Bug #11546

Expensive container lock/unlock

Added by Peter Amstutz 7 months ago. Updated 6 months ago.

Status:ResolvedStart date:05/17/2017
Priority:NormalDue date:
Assignee:Tom Clegg% Done:

100%

Category:-
Target version:2017-05-24 sprint
Story points-Remaining (hours)0.00 hour
Velocity based estimate-

Description

Currently the "lock" and "unlock" operations aquire a table lock. This causes ActiveRecord to reload the record. If loading the record is expensive (eg #11547) this means the lock can be held for a long time, which effectively paralyzes the containers table.

Change lock to do:

"update container set state=Locked where uuid=X and state=Queued"

and unlock:

"update container set state=Queued where uuid=X and state=Locked"

and use the number of rows updated (1 or 0) to determine success.

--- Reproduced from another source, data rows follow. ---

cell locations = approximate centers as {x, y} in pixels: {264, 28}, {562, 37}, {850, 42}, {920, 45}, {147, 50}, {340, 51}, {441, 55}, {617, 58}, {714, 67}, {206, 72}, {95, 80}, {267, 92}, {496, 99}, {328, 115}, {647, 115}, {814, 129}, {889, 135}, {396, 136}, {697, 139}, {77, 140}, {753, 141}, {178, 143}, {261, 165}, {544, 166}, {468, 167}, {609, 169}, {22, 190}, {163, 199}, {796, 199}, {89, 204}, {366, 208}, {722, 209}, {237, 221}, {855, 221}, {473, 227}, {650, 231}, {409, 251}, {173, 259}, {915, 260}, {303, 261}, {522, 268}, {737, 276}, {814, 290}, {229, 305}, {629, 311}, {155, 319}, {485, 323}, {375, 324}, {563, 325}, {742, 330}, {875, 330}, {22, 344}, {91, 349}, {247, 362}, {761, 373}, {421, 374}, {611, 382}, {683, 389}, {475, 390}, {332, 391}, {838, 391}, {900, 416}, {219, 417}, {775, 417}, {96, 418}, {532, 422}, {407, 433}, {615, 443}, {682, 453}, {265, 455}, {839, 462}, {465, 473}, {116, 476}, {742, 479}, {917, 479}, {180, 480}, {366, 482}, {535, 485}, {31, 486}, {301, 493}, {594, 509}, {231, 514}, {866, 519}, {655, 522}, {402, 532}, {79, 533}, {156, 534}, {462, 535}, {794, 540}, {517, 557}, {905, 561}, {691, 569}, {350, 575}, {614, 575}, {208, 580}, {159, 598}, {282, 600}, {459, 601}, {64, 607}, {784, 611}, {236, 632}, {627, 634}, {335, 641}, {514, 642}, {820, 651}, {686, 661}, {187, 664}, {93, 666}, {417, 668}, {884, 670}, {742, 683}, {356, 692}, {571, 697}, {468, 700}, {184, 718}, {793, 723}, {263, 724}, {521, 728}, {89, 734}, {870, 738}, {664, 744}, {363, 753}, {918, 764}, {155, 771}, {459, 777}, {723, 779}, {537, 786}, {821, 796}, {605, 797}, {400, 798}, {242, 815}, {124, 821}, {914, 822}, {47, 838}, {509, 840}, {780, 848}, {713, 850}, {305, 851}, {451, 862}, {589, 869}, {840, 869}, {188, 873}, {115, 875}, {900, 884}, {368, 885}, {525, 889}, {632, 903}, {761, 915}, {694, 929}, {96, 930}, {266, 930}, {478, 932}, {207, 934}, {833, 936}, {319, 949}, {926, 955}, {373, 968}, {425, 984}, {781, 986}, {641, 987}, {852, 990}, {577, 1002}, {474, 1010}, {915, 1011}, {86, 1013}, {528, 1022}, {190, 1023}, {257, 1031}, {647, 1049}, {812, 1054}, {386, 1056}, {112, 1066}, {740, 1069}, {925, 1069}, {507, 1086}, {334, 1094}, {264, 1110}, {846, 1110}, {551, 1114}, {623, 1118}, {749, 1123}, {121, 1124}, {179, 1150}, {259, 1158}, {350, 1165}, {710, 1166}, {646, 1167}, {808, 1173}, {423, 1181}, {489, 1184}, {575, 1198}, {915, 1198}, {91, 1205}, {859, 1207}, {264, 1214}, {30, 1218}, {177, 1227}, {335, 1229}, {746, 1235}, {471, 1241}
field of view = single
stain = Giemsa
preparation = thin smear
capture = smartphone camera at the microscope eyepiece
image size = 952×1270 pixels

#<ArvadosModel::InvalidStateTransitionError: ArvadosModel::InvalidStateTransitionError>
/var/www/arvados-api/current/app/models/container.rb:224:in `block in unlock'
/var/www/arvados-api/shared/vendor_bundle/ruby/2.3.0/gems/activerecord-3.2.22.5/lib/active_record/locking/pessimistic.rb:72:in `block in with_lock'
/var/www/arvados-api/shared/vendor_bundle/ruby/2.3.0/gems/activerecord-3.2.22.5/lib/active_record/connection_adapters/abstract/database_statements.rb:192:in `transaction'
/var/www/arvados-api/shared/vendor_bundle/ruby/2.3.0/gems/activerecord-3.2.22.5/lib/active_record/transactions.rb:208:in `transaction'
/var/www/arvados-api/shared/vendor_bundle/ruby/2.3.0/gems/activerecord-3.2.22.5/lib/active_record/transactions.rb:250:in `transaction'
/var/www/arvados-api/shared/vendor_bundle/ruby/2.3.0/gems/activerecord-3.2.22.5/lib/active_record/locking/pessimistic.rb:70:in `with_lock'
/var/www/arvados-api/current/app/models/container.rb:222:in `unlock'
/var/www/arvados-api/current/app/controllers/arvados/v1/containers_controller.rb:33:in `unlock'
...
Error 1493151643+9496f4a1: 422
{"method":"POST","path":"/arvados/v1/containers/qr1hi-dz642-wu9psm8wa0fnxnf/unlock","format":"html","controller":"arvados/v1/containers","action":"unlock","status":422,"duration":88029.34,"view":0.58,"db":1109.73,"params":{},"@timestamp":"2017-04-25T20:20:43.942319294Z","@version":"1","message":"[422] POST /arvados/v1/containers/qr1hi-dz642-wu9psm8wa0fnxnf/unlock (arvados/v1/containers#unlock)"}

Duration of this request is 88 seconds!


Subtasks

Task #11587: Review 11546-fast-lockResolvedTom Clegg


Related issues

Related to Arvados - Bug #11547: [API] Excessive memory and time consumed by API and dispa... New
Related to Arvados - Bug #11549: [CWL] Avoid mounting individual files Resolved 04/27/2017

Associated revisions

Revision b3f88934
Added by Tom Clegg 6 months ago

Merge branch '11546-fast-lock'

closes #11546

History

#1 Updated by Peter Amstutz 7 months ago

  • Description updated (diff)

#2 Updated by Peter Amstutz 7 months ago

The first unlock operation (this one doesn't fail):

{"method":"POST","path":"/arvados/v1/containers/qr1hi-dz642-itcctbtq2z1lb8t/unlock","format":"html","controller":"arvados/v1/containers","action":"unlock","status":200,"duration":146246.43,"view":0.46,"db":8538.25,"params":{},"@timestamp":"2017-04-25T18:34:49.242027342Z","@version":"1","message":"[200] POST /arvados/v1/containers/qr1hi-dz642-itcctbtq2z1lb8t/unlock (arvados/v1/containers#unlock)"}

#3 Updated by Peter Amstutz 7 months ago

  • Subject changed from Expensive unlock operation? to Expensive container lock/unlock

The lock operation also takes a really long time???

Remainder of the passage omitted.